Griff in die Staatskasse
Im Endeffekt erstatteten die Finanzämter einmal bezahlte Steuern mehrfach. Durch die Geschäfte entstand nach Schätzung eines Rechercheverbundes unter Führung des Investigativ-Portals „correctiv“ allein in Deutschland ein Schaden von fast 36 Milliarden Euro.
Der Untersuchungsausschuss befasst sich mit der Frage, ob der Hamburger Senat die Steuerverwaltung in den Jahren 2016 und 2017 dazu gedrängt hat, die Warburg Bank zu verschonen. Finanzsenator war damals der heutige Bürgermeister Tschentscher, Bürgermeister der heutige Bundeskanzler Olaf Scholz (SPD). Zur Rede stand, ob das Finanzamt die Rückforderung zu Unrecht erstatteter Steuern aus Cum-Ex-Geschäften verjähren lassen sollte. Es ging allein in diesen beiden Jahren um 90 Millionen Euro.

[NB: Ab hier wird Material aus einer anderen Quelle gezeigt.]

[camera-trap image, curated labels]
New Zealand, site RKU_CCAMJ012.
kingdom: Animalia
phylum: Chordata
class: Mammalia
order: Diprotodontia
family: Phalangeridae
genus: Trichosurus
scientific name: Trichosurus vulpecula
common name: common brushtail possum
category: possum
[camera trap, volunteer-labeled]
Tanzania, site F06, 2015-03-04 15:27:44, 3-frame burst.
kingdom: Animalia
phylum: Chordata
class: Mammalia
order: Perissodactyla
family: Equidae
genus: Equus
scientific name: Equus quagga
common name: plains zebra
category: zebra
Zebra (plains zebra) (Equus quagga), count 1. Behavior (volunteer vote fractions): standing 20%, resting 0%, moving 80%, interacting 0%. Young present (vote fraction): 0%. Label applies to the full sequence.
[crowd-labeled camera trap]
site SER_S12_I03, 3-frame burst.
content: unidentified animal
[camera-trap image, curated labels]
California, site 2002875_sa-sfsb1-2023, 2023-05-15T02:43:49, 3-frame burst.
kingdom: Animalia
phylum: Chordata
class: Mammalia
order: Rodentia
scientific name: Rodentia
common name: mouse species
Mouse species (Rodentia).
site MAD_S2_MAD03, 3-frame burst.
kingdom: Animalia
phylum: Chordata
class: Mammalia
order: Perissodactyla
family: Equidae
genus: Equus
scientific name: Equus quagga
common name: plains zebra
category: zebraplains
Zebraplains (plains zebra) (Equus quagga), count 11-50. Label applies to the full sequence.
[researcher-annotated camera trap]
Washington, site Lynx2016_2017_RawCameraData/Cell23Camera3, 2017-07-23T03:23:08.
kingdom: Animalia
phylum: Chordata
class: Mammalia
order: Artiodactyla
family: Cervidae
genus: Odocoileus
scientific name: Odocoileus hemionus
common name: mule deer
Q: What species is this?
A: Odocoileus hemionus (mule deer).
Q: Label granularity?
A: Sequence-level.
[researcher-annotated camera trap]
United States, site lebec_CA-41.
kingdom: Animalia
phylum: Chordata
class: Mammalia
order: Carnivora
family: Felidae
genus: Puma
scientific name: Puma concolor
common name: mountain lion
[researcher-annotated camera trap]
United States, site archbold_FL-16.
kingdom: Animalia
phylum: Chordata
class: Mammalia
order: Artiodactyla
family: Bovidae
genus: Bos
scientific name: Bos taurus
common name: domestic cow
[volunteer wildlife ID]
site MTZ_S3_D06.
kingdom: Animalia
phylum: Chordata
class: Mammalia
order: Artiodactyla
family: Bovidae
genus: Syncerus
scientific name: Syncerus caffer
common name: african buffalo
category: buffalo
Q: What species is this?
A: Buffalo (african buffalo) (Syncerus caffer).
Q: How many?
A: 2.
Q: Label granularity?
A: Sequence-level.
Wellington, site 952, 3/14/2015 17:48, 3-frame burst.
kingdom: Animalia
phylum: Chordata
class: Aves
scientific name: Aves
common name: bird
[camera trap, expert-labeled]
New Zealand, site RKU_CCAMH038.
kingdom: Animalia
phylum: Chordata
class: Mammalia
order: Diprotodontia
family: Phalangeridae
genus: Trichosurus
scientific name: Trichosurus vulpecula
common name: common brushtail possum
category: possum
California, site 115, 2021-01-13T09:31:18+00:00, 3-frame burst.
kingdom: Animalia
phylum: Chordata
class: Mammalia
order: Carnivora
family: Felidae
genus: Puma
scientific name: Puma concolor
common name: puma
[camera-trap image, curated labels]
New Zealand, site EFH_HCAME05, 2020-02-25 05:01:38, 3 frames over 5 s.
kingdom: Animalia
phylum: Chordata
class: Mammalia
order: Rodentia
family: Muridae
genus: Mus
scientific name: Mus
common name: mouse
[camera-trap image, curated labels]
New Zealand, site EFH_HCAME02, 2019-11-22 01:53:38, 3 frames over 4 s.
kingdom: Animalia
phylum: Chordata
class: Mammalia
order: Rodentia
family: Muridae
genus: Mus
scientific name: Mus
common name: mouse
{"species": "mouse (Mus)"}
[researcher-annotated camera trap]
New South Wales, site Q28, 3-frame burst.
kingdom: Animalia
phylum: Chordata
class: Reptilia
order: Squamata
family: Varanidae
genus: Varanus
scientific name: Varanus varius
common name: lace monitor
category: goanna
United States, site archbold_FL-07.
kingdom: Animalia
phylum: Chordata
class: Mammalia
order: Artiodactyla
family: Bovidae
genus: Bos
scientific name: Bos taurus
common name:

Dressel, der erst im März 2018 den heutigen Bürgermeister Peter Tschentscher als Finanzsenator ablöste, hat mit diesen beiden Entscheidungen nicht direkt etwas zu tun, wohl aber mit dem schließlich ergangenen Steuerbescheid und mit der anrüchigen Annahme von Warburg-Spenden durch die SPD, sowie mit dem Eingreifen der Steuerverwaltung in den Bürgerschaftswahlkampf Anfang 2020. Deren Leiter Ernst Stoll hatte eine Art Ehrenerklärung abgegeben, in der er den Vorwurf zurückwies, die Steuerverwaltung würde auf politischen Druck hin agieren.
Die Abgeordneten interessierten sich für eine „tatsächliche Verständigung“, mit der Warburg-Bank, die die Hamburger Steuerverwaltung erwog. Dabei hätte die Bank nur 68 von insgesamt 176 Millionen Euro Steuerschaden bezahlen müssen; weitere Klagen wären obsolet gewesen.
Macht der Fiskus Deals?
Die Leiterin des Finanzamtes für Großunternehmen habe ausweislich einer Mail vom September 2019 einen entsprechenden Vorschlag entworfen, sagte der CDU-Abgeordnete Richard Seelmaecker. Das widerspreche der Ehrenerklärung Stolls, nach der die Steuerverwaltung keine Vergleiche mit Steuerpflichtigen schließe.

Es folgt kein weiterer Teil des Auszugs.